Shootouts make England iffy, across age-groups and levels. Before this game, they had bungled 11 out of 15 penalty shootouts in tournament football since 1990. Just four-and-a-half months ago, Steve Cooper’s U-17 side had come second best in the European Championship final against Spain. This game was refreshingly different. With over 53,000 fans screaming and supporting Japan — they were the underdogs — the Young Lions showed superb technique. Every penalty found the bottom corners. At the pre-match press conference, Cooper had spoken about “changing the mindset, thriving at penalty shootouts and being confident”. The colts responded brilliantly to break England’s penalties jinx.
“We talked about it (shootout) yesterday. Part of my work is to develop all parts of international football. Players will develop the longer they stay in the system. It’s the harshest way to lose when you lose on penalties. You have to thrive, plan for it,” Cooper said after the match.
Rhian Brewster, Callum Hudson Odoi, Foden, Anderson and Kirby converted from the spot for England after a goalless 90 minutes – no extra time at the U-17 World Cup. For Japan, Yukinari Sugawara, Taisei Miyashiro and Soichiro Kozuki scored. Penalties, despite being a harsh way to determine the winners in football, is an integral part of knockouts and England deserved this victory, although they were not at their fluent best during open play.
Jadon Sancho’s departure had weakened England. Hudson Odoi, playing out of position on the left wing, tried his best. He made some incisive runs but Sancho’s X-factor, his precise crossing, was missing. In Sancho’s absence, England tweaked their formation a little. Angel Gomes took the captain’s armband. But width was compromised.
Emile Smith Rowe replaced Gomes on 64 minutes, as Cooper tried to stretch it to the flanks. But Japan kept their organisation and save the last quarter of regulation time, when England became a little leggy, they seemingly played for the shootout.
Japan had their first corner on 62 minutes. England by then had five. But in the last 15 minutes, when the Asian side had wrested the initiative, they added six more to their tally. They finished almost on par with England on attempts also; 13 against 14. But Japan never looked like winning this game until England’s déjà vu moment, shootout, arrived. But the East Asians eventually fell short.
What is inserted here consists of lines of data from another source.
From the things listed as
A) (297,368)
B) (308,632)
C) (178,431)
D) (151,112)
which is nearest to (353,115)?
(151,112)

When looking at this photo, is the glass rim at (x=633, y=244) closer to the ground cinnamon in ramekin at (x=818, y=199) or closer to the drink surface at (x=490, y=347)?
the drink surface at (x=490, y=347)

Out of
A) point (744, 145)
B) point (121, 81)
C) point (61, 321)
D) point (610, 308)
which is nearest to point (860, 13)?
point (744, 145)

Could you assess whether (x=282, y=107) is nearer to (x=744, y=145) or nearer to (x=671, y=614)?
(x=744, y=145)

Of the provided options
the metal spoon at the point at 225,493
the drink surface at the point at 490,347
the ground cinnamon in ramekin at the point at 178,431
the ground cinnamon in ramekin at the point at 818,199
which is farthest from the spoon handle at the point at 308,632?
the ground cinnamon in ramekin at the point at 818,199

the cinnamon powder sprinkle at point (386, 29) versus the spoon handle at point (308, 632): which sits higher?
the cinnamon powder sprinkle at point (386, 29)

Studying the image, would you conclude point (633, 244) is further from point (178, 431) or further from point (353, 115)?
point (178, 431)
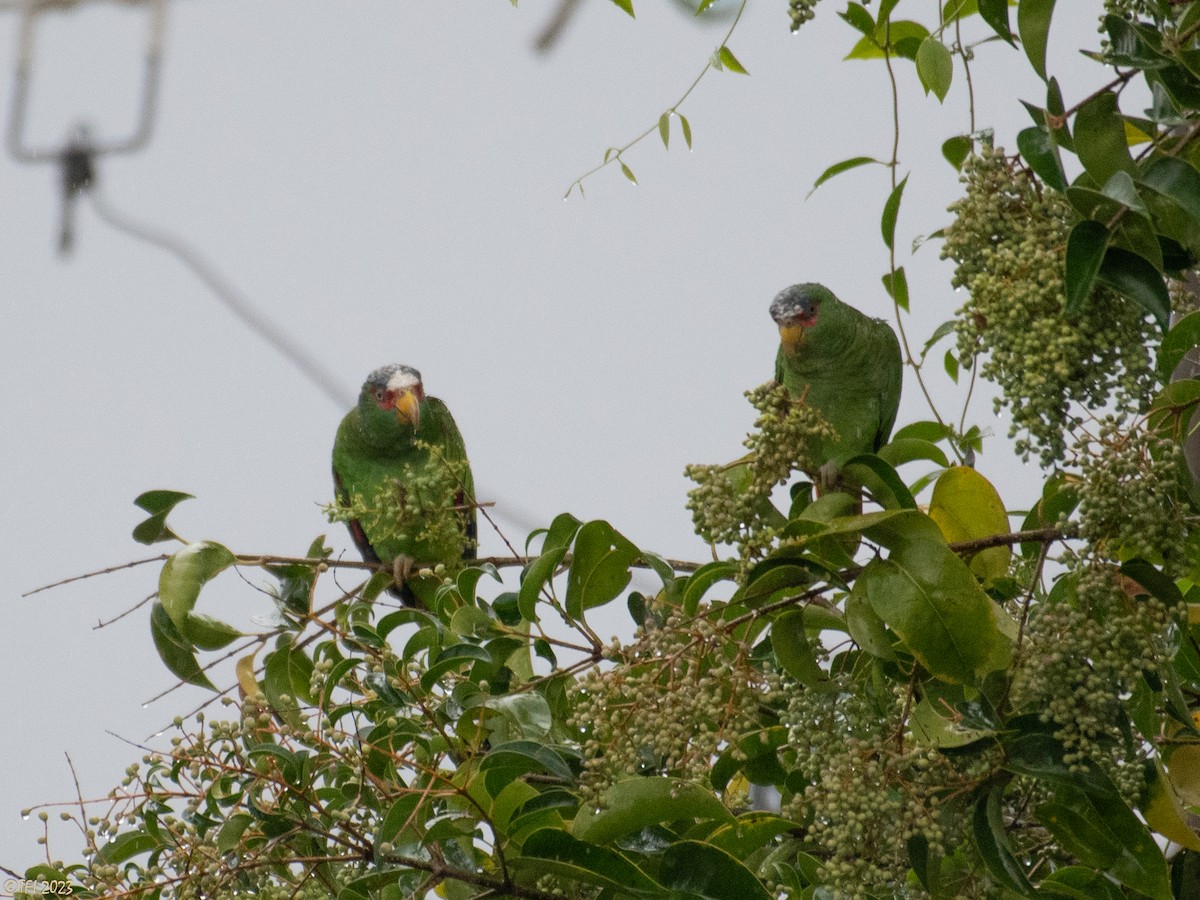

Compared to England’s group fixtures, this was a boring game. They were allowed very little space to manoeuvre. Foden still sparkled on occasions. Brewster hit the woodwork from a tight angle on 27 minutes. Kirby’s shot from close range was blocked by Yuki Kobayashi six minutes from time. But England’s usual tempo was not there – or rather Japan didn’t allow them to be fluid – and the final ball was missing.